The builders allow to build the final model in any programming language (so long as there is a builder for that particular language). To do so, they use a series of classes that obtain the information from the Abstract Model and convert it into the desired code. Currently PySD only includes a builder to build the models in Python . Any contribution to add new builders (and solvers) for other programming languages is welcome.

## The Python model¶

For loading a translated model with Python see Getting started or Model loading. The Python builder constructs a Python class that represents the system dynamics model. The class maintains a dictionary representing the current values of each of the system stocks, and the current simulation time, making it a stateful model in much the same way that the system itself has a specific state at any point in time.

The Model class also contains a function for each of the model components, representing the essential model equations. Each function contains its units, subcscripts type infromation and documentation as translated from the original model file. A query to any of the model functions will calculate and return its value according to the stored state of the system.

The Model class maintains only a single state of the system in memory, meaning that all functions must obey the Markov property - that the future state of the system can be calculated entirely based upon its current state. In addition to simplifying integration, this requirement enables analyses that interact with the model at a step-by-step level.

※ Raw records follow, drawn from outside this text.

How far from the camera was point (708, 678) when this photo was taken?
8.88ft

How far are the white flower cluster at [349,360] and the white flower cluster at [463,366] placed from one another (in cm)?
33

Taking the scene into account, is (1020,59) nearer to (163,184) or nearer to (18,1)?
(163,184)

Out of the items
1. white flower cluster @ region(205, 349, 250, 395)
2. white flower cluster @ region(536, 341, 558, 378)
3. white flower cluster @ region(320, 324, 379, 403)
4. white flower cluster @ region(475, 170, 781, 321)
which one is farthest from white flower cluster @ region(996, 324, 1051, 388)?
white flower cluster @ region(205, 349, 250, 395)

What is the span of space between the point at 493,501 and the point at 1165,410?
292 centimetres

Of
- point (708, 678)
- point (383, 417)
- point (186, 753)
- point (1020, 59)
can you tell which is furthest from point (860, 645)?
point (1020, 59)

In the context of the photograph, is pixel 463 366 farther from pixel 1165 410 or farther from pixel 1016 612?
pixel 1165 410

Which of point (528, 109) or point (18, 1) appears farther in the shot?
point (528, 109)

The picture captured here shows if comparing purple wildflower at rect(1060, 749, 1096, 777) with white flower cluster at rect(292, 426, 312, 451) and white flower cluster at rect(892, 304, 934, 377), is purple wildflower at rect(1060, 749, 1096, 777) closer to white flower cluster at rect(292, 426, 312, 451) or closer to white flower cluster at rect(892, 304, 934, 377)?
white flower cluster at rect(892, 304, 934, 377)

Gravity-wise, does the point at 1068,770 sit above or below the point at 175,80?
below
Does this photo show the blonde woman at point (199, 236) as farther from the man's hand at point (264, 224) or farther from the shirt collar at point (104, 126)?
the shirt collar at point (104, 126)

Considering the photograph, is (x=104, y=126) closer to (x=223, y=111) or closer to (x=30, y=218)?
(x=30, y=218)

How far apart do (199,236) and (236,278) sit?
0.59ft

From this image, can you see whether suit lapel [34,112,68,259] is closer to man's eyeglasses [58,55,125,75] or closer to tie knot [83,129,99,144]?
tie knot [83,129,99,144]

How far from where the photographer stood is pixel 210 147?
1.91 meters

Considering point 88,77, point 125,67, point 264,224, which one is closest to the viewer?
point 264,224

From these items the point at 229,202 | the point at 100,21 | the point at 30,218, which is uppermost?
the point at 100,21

Lastly, the Model class provides a set of methods that are used to facilitate simulation. The `run()`

method returns to the user a Pandas dataframe representing the output of their simulation run. A variety of options allow the user to specify which components of the model they would like returned, and the timestamps at which they would like those measurements. Additional parameters make parameter changes to the model, modify its starting conditions, or specify how simulation results should be logged.